When tools are easily accessible, and there is a single source of information like digital records, no one is scrambling to find allergy lists or up-to-date x-rays, your office starts to run like an expert orchestra.

Patients per Hour

For most offices and clinics, this question is about who is being served. For practices focused on productivity, this is about patients overall. You can only care for so many patients in the average 9-5 day, and capitalizing on this means your front desk staff need to fill as many units of productive time as possible while fighting cancellations and hard to reach patients.

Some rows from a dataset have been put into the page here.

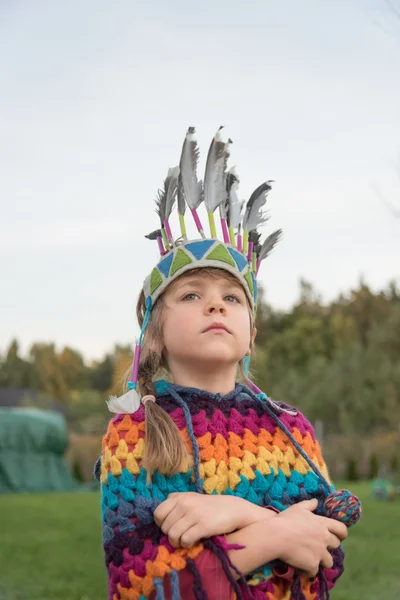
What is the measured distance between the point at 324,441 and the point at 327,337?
1288 cm

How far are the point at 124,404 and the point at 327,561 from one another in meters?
0.78

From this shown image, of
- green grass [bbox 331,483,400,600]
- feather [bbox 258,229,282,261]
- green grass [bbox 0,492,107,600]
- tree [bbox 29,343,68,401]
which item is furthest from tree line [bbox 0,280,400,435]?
feather [bbox 258,229,282,261]

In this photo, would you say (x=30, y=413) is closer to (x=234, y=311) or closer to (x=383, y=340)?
(x=383, y=340)

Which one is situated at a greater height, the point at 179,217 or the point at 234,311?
the point at 179,217

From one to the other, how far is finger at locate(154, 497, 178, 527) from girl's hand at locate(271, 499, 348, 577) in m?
0.30

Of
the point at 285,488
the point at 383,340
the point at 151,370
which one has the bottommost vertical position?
the point at 285,488

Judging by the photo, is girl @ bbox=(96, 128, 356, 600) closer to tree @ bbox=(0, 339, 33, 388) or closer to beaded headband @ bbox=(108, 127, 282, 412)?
beaded headband @ bbox=(108, 127, 282, 412)

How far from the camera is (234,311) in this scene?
2.67 m

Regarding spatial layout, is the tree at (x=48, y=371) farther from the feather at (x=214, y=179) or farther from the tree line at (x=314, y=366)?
the feather at (x=214, y=179)

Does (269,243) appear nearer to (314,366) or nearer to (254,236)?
(254,236)

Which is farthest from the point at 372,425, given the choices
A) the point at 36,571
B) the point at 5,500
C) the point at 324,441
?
the point at 36,571

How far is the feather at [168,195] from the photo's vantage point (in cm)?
290

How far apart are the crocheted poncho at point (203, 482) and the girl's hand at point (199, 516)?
0.05m

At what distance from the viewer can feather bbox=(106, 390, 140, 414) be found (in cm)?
257
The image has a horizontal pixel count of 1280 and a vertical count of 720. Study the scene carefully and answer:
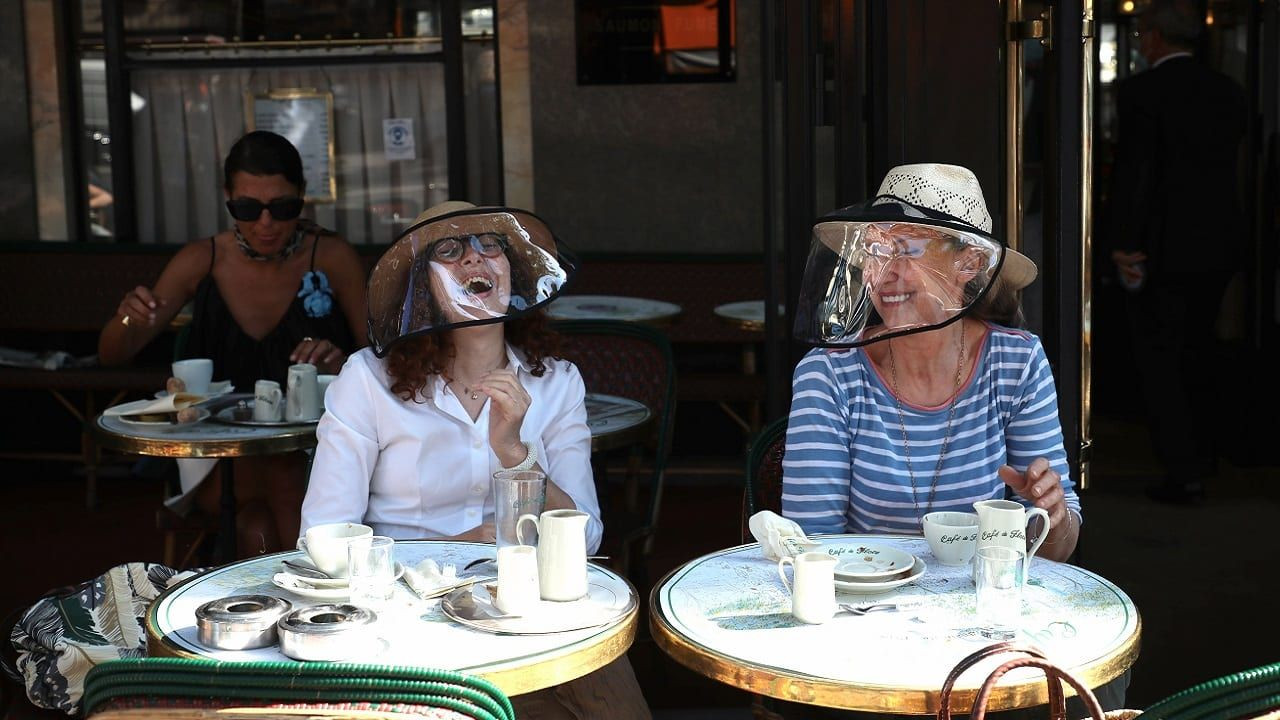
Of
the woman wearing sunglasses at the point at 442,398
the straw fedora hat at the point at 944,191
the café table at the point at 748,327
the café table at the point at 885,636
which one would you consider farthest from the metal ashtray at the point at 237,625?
the café table at the point at 748,327

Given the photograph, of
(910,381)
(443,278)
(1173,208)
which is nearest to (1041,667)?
(910,381)

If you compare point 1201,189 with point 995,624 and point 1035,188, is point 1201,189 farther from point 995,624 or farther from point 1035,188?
point 995,624

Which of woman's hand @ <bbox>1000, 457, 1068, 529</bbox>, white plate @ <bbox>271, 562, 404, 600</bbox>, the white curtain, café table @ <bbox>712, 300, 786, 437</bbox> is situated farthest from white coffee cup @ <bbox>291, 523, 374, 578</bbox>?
the white curtain

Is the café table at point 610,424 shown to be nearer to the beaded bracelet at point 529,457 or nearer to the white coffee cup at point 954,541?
the beaded bracelet at point 529,457

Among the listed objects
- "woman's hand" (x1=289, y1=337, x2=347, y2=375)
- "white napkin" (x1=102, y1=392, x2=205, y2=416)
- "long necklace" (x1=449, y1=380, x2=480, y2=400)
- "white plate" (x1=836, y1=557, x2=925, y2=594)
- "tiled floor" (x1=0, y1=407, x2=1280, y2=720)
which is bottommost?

While receptionists are busy on the phone confirming patients for their cleaning, they may be spending upwards of five minutes between scheduling and leaving voicemails. Texting is already proving to be more reliable for engaging customers, but with a system that supports automated reminders, you’ve freed up an hour or two each day to focus on the patients in the office. Restructuring the workload also frees time to focus on problem patients that might be most reluctant to step foot in your office.

The Express Intake Lane

Do you know how long it takes for your patients to check in? What about update their insurance info, or changing their address? Keeping and maintaining an in-depth set of records for your patients is everything, including being able to reliably bill and charge. Checking or updating records isn’t just a minute or two delay before an appointment starts, it can be a delay of hours or even days when you realize that the wrong paper record was filed and patient hasn’t answered the last two calls your receptionist made.

With electronic records, you never run the risk of filing the wrong record, since there is only their one record. If your entire office supports easy access to information, with tablets or small screens next to where you treat patients, you can confirm information at multiple points, rather than risk it not coming up in conversation with the front desk.